まず、飼い猫が私を避けるようになったのですが、これについては元々あまり可愛がってはいなかったので偶然かもしれません。
他にも、ある日突然、熱帯魚の水槽が濁って全滅しました。
また、庭の一本の木が立ち枯れたり、周囲にゴキブリや蠅などの虫が増えたり。
開いた本の間に大きなムカデが挟まっていたこともありました。
それでも、家は郊外にあるので偶然が続いているだけかもしれない、とも思っていました。
ところが、しばらくして父の様子がおかしくなりました。
父はまだ50代の現役サラリーマンなのですが、夜中の3時過ぎにパジャマのまま家の外へ出て行くようになりました。
そして1時間ほどして帰って来ると、パジャマは泥まみれで、指の爪の間にはびっしりと土が入り込んでいるのです。

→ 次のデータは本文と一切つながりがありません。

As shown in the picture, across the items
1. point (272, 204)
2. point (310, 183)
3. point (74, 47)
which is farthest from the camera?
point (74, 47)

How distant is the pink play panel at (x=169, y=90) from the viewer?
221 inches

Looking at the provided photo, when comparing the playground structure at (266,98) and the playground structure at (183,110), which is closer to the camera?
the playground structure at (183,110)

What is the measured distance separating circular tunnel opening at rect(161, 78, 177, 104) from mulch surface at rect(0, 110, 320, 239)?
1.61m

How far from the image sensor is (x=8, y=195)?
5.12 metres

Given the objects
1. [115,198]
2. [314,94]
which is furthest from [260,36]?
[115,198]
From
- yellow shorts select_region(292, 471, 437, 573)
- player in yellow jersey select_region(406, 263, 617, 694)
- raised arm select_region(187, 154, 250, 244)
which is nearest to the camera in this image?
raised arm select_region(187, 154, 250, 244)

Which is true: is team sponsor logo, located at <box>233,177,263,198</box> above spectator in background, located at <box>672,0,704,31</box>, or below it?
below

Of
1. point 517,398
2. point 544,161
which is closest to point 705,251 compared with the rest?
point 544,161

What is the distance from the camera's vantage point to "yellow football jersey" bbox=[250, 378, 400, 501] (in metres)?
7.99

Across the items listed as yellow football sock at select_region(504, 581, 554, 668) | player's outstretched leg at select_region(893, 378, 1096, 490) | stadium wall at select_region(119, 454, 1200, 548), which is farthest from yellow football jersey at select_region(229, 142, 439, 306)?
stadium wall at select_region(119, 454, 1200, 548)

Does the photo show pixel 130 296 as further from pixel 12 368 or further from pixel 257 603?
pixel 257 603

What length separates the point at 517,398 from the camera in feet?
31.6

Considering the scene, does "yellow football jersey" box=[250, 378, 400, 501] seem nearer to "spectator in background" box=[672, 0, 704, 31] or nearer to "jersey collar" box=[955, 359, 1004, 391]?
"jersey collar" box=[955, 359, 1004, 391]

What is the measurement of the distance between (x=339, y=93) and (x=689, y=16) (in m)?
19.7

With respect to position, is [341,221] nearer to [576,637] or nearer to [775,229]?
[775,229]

しかも大きな音を立てて出て行くのに、朝になって聞いてみると、父は「何処へも行っていない」と言うのです。
さらに同居していた姉の3歳の娘が、寝ている間にお腹を自分で掻き毟り、終いにはお腹が血だらけになって病院を受診するということが起きました。
もちろんこれらは全て偶然で片付けられることでしょうが、その頃から私は毎晩“同じ夢”を見るようになりました。
その夢の内容は、私は部屋のベッドで寝ていて、その周りをぐるっと7人の人達が取り囲んでいるのです。(ここは少し現実とは違って、実際にはベッドは壁にくっ付けています)
この7人、まったく見たことのない人達なのですが、皆が和服の寝巻きのようなものを着て、私を見下ろし、何も言わずに首を振ったりしています。
この夢は2週間ほど続けて見ました。
これらの異変に心当たりがあるとすれば、私がしていた呪詛代行のアルバイトしかありませんでした。
友達にこの話をしたところ、「知り合いに占いをやっている人がいて、能力が高いから見てもらったら?」と言われ、ビルの一室でお会いました。
するとやはり、呪詛のせいでどんどん悪い気が集まってきており、特にヴードゥ系は自分よりも自分の大切にしているものに災いが降りかかるのだそうです。
また、私を夢の中で見下ろしている7人は『みさき』といい、私を守っている7人の先祖ではないか、とのことでした。
※七人みさき|参考
高知県を初めとする四国地方や中国地方に伝わる集団亡霊。災害や事故、特に海で溺死した人間の死霊。その名の通り常に7人組で、主に海や川などの水辺に現れるとされる。(Wikipediaより引用)
1週間後、私は呪詛代行のアルバイトを辞めました。
すると、嘘のようにおかしな出来事は収まり、発疹はその後2ヶ月くらいで治りました。
その年のお盆、家族で近くにある菩提寺へお墓参りに行きました。
その時、奥まったところにある墓の周囲が、屍櫃(かろうと)が見えるほど周囲の土が掘り返されていました。※屍櫃とは、遺骨を納めるために墓石の下に設けた石室。